___ Available data

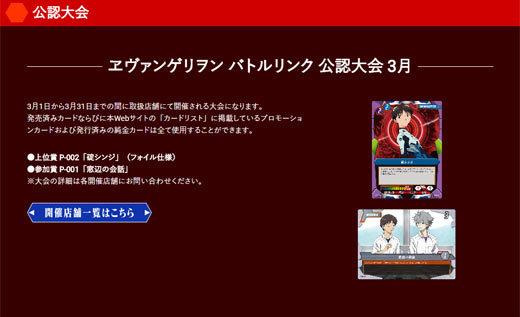 shin_eva_fan_2_01_fe_2797.jpg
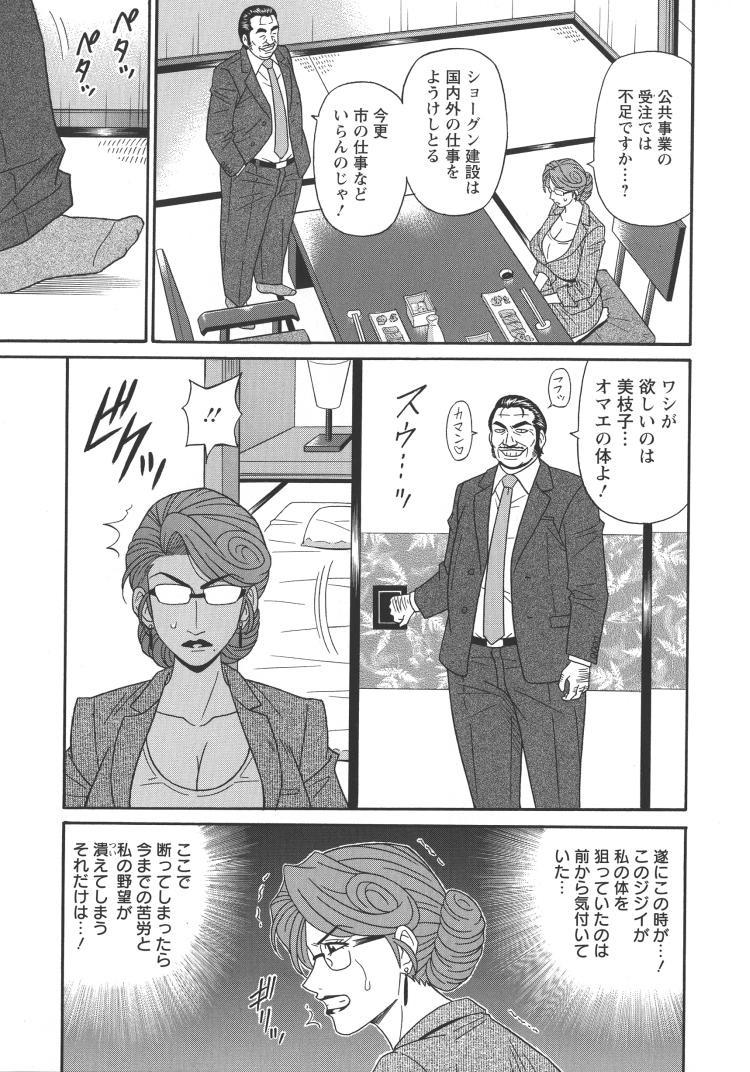 まくら営業 が多い業界エロ漫画 ヌける無料漫画喫茶009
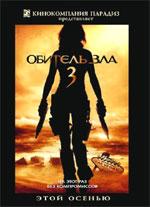 Poster Resident Evil: Extinction  n. 2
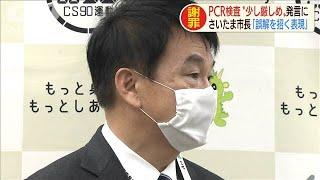 PCR検査「厳しめ」保健所発言 さいたま市長が謝罪(20/04/13)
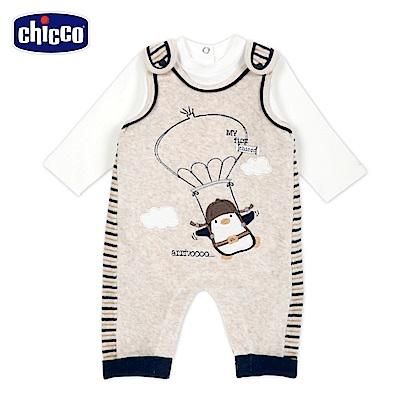 chicco-飛行企鵝系列-背心褲套裝-卡其(3-12個月)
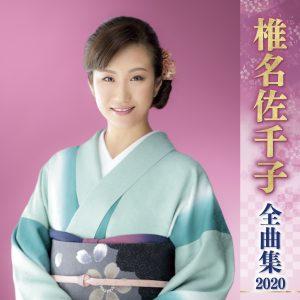 椎名佐千子全曲集2020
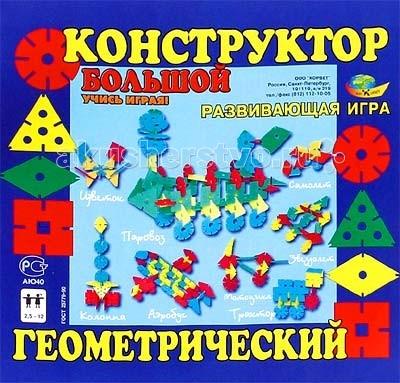 Конструкторы Корвет геометрический большой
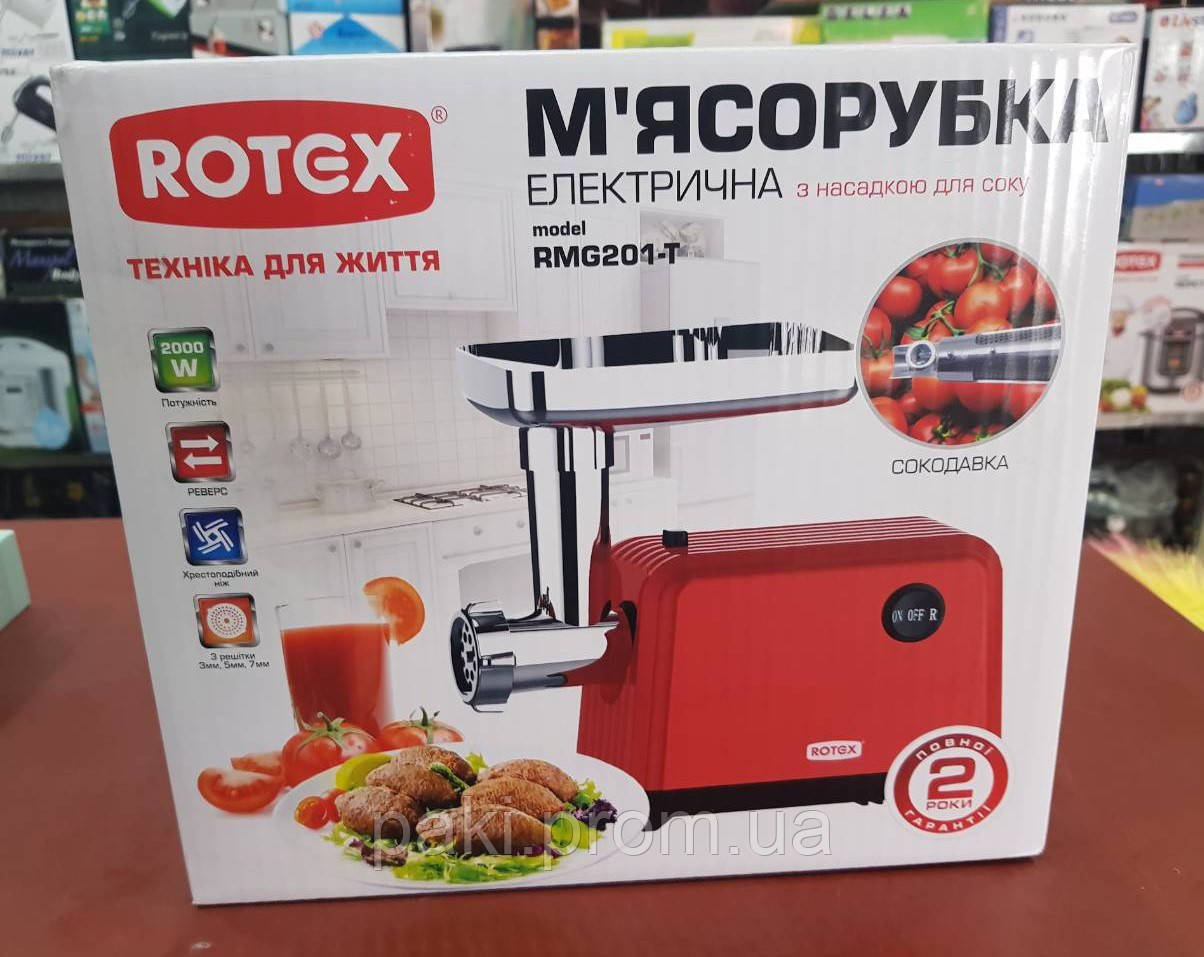 Электромясорубка с насадкой для сока ROTEX RMG201-T (реверс) 2000W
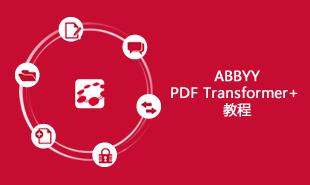 PDF Transformer+ 使用技巧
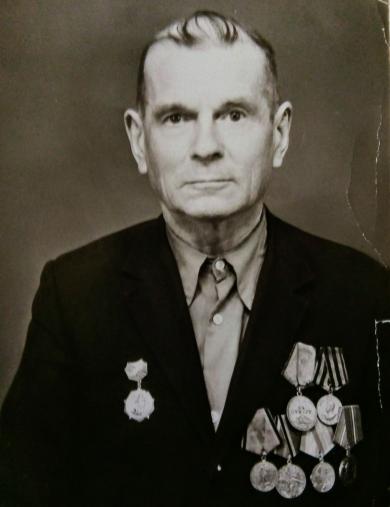Костерин Константин Романович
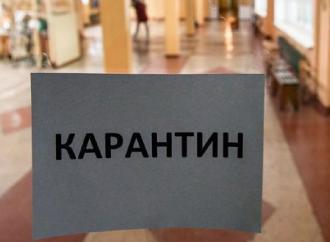 """Гепатит """"А"""" гуляет в Одесской области"""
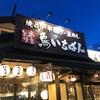 「鳥いちばん」貝塚店の釜めし食べ比べ
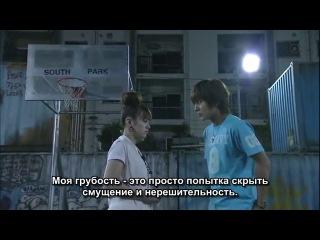 Buzzer Beat \ Забить на последней секунде - Май-сан становится девушкой Шуджи-куна (отрывок)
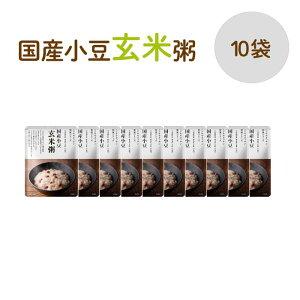 国産小豆玄米粥(10袋)【マイセン】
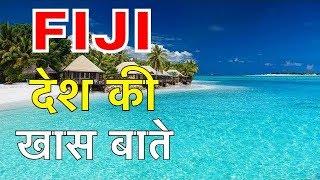 FIJI FACTS IN HINDI || ये है दूसरा भारत  || FIJI INFORMATION IN HINDI || FIJI NIGHTLIFE || FIJI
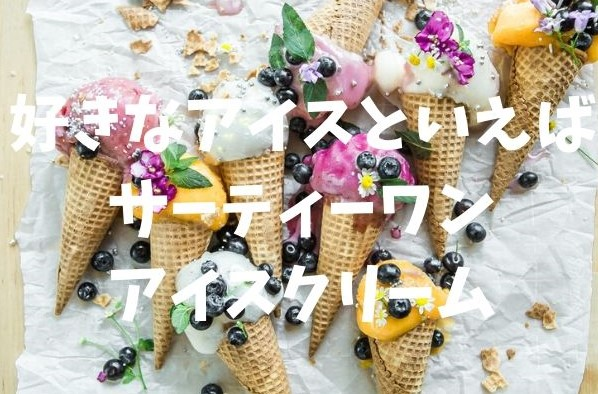 f:id:imaterasu:20200627153326j:plain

______

◆ What needs to be done
Give the entries again exactly, but skip every image.

◆ Solved problem
 shin_eva_fan_2_01_fe_2797.jpg
 まくら営業 が多い業界エロ漫画 ヌける無料漫画喫茶009
 Poster Resident Evil: Extinction  n. 2
 PCR検査「厳しめ」保健所発言 さいたま市長が謝罪(20/04/13)
 chicco-飛行企鵝系列-背心褲套裝-卡其(3-12個月)
 椎名佐千子全曲集2020
 Конструкторы Корвет геометрический большой
 Электромясорубка с насадкой для сока ROTEX RMG201-T (реверс) 2000W
 PDF Transformer+ 使用技巧
Костерин Константин Романович
 """Гепатит """"А"""" гуляет в Одесской области"""
 「鳥いちばん」貝塚店の釜めし食べ比べ
 Buzzer Beat \ Забить на последней секунде - Май-сан становится девушкой Шуджи-куна (отрывок)
 国産小豆玄米粥(10袋)【マイセン】
 FIJI FACTS IN HINDI || ये है दूसरा भारत  || FIJI INFORMATION IN HINDI || FIJI NIGHTLIFE || FIJI
 f:id:imaterasu:20200627153326j:plain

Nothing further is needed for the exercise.